Numerical variables refer to data that can be represented by numbers and can be measured or quantified. This type of data includes variables that are continuous, such as temperature or pressure, as well as variables that are discrete, such as the number of people in a household or the number of items sold.

In Tangent, numerical variables are fully supported and can be used in all modules. Tangent provides various tools and techniques for analyzing and modeling numerical data, making it a valuable tool for time-series analysis.

### Boolean variables

Tangent provides support for special subcases of categorical data, specifically Boolean variables with only two possible values (0/1 or True/False). Tangent provides extensive support for this case, including the automatic creation of features and the ability to use it as the target variable in classification tasks.

### Categorical variables

In addition to Boolean variable, Tangent also supports other types of categorical variables.

When uploading a dataset, categorical variables can be specified by listing them explicitly. If categorical variables are not provided, automatic detection will be run. By default, any column containing at least one non-missing string value will be considered a categorical variable.

There are some restrictions when it comes to using categorical data in Tangent. Anomaly Detection does not support categorical data. Only numerical and Boolean variables should be used when working with this module. In Forecasting, categorical data is supported except for using it as the target variable for classification purposes. Categorical data can be used as predictors or features in your analysis, but cannot be set as the target variable for classification.

## Variables

### Target

Each dataset to be analyzed should contain exactly one target variable: the variable to forecast for or detect on. The observations of this variable usually correspond to the second column of the dataset. Again, it is possible for a user to indicate a different target column.
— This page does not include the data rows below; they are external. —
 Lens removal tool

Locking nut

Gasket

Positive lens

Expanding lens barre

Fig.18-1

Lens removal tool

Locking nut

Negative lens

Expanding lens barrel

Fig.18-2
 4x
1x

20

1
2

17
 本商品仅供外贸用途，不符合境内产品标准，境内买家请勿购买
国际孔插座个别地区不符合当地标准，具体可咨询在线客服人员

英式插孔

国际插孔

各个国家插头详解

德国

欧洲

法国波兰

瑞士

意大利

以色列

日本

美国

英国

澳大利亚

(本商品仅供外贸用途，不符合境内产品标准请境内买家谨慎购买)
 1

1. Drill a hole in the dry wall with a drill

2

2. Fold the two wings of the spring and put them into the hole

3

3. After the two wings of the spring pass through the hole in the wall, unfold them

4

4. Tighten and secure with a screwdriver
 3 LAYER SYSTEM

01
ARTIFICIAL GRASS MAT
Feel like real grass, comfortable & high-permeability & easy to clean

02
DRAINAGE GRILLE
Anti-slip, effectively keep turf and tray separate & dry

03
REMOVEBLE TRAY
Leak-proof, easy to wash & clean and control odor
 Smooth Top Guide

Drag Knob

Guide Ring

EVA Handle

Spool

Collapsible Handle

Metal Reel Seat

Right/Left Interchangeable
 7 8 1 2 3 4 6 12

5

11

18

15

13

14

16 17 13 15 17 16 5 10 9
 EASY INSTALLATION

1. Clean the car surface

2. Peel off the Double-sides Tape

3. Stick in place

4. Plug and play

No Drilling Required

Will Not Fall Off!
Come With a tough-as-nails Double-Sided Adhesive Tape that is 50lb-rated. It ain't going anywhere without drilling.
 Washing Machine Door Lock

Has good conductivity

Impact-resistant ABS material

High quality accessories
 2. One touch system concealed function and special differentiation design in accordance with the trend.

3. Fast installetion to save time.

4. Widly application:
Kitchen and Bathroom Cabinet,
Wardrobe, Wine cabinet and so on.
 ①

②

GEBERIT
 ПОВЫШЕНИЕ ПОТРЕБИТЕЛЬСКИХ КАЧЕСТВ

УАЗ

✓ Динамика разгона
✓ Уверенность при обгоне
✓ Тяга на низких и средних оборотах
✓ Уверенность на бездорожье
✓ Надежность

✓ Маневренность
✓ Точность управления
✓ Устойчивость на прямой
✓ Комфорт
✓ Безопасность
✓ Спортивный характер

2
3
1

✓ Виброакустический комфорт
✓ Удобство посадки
### Explanatory variables or predictors

Tangent supports multivariate time series analysis. This means that if desired, more variables with potential explanatory power can be added to enhance modeling results. Any remaining dataset columns (i.e. any columns except the timestamp and target columns) can contain these potential explanatory variables or predictors. Tangent will only take into account those variables that are relevant for a specific modeling use case; however, a user can still configure this to overrule Tangent’s default behavior and avoid some variables or some variable transformations to be taken into account.

### Predictors and their forecasts

In some applications, there are predictors for which the values can be "known" in advance - their forecasts have been made. (Examples include binary variables indicating public holidays, or meteorological variables that have been forecasted.) The quality of these forecasts tends to vary across datasets, as well as in a single dataset across measuring instruments. Meteorological predictors, for example, can be of largely varying quality depending on the instruments used to collect their values. Predictors like these have both historical actuals and forecasts. Because of this variation in quality, it can be beneficial to take into account which observations contain historical actuals and which contain predictor forecasts and to potentially treat them differently. In general, it's preferable to build your models using historical actuals and then use the predictor forecasts for model evaluation in back testing and production. Tangent can handle such variables as it supports varying data availability per variable and generates models that are aware of the situation they have been built in.

### Missing data or gaps

The strings "", "na", "nan", "n/a", "missing", "null", "none", "nothing" are ignored by Tangent, and thus these cases are considered as missing values for categorical variables.

For other types of variables, Tangent tries to parse every value to a float. If it cannot, it will consider the value to be missing. Examples of values interpreted as missing are *null* values, categorical (non-Boolean) valuables, NA strings and infinity markers. This is not a problem though, as Tangent can handle missing data during model building, and also offers multiple ways to impute missing data.